Thai wedding ceremony
Different areas of Thailand all have their own unique wedding traditions. For example, Peranakan-style Baba weddings are a feature of Phuket while Chiang Mai and North Thailand is home to the Lanna-style kinkhaek taeng-ngan ceremony.
Wherever you choose to marry and whichever style of wedding you opt for, the Thai wedding ceremony is a memorable cultural experience. Although there may be regional variations to the wedding ceremony, there are a number of traditions that are common at most Thai weddings and which serve as a symbolic way to wish the newlyweds good luck, health and happiness. If you use the services of a wedding planner or hotel, they can discuss with you which parts of the ceremony you would like to include. Multi-faith weddings can also be arranged.
Choosing the date and time
In Thai culture it’s common for important events like a wedding ceremony to take place at an auspicious time and date. This may be determined by a monk or astrologer after consulting the couple’s personal horoscopes. The number 9 is considered lucky in Thai culture and the ceremony may often commence at a specific time e.g. 9.09 a.m.
Procession of the groom and his family
On the wedding day the groom leads his family and friends to the house of the bride’s parents. The procession sees dancing and music to accompany the groom’s entourage who will carry with them banana plants and sugar cane plants. This tradition was born out of practicality because if the couple go on to have children, the plants provide added sustenance to the baby. The procession may also bring food for the ancestors who have passed away to show they have not been forgotten and are still part of the family. In addition, the procession carry the sinsod (wedding dowry) if it has been agreed.
When the groom’s procession reaches the home of the bride’s parents, they are symbolically blocked by silver and gold ‘gates’. The gates are usually coloured chains made from fabric and held up by women or children from the bride’s group of family and friends.

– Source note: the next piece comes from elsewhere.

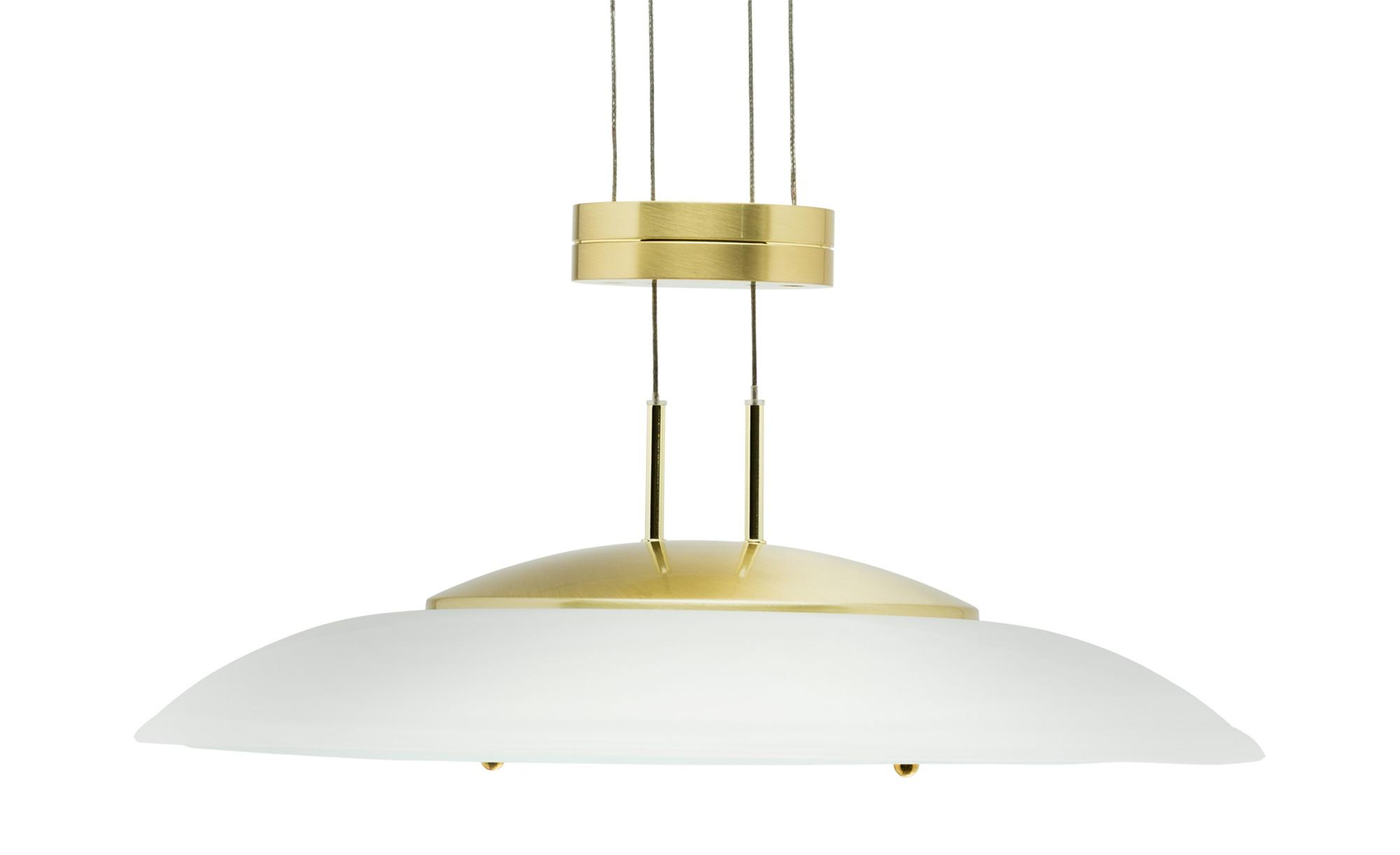 LED-Pendelleuchte mit Schirm aus Milchglas ¦ goldØ: [42.0] Lampen & Leuchten > LED-Leuchten > LED-Pendelleuchten - Höffner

To open each gate, the groom or his father must ‘negotiate’ with the gate-keeper and offer them an envelope of money to allow access. It’s all very light-hearted and a sanuk part of the wedding day.
White thread blessings
At different stages of the wedding ceremony, specially prepared white thread is used. This is first used to form two adjoining circles on the couple’s heads as a respected elder blesses the newlyweds. White thread is also tied around the couple’s wrists to wish them good luck.
Rod nam sang blessing
Inside the wedding venue relatives and friends take it in turns to bless the wedding couple. The rod nam sang blessing is usually performed using a conch shell filled with lustral water which is gently poured over the hands of the bride and groom.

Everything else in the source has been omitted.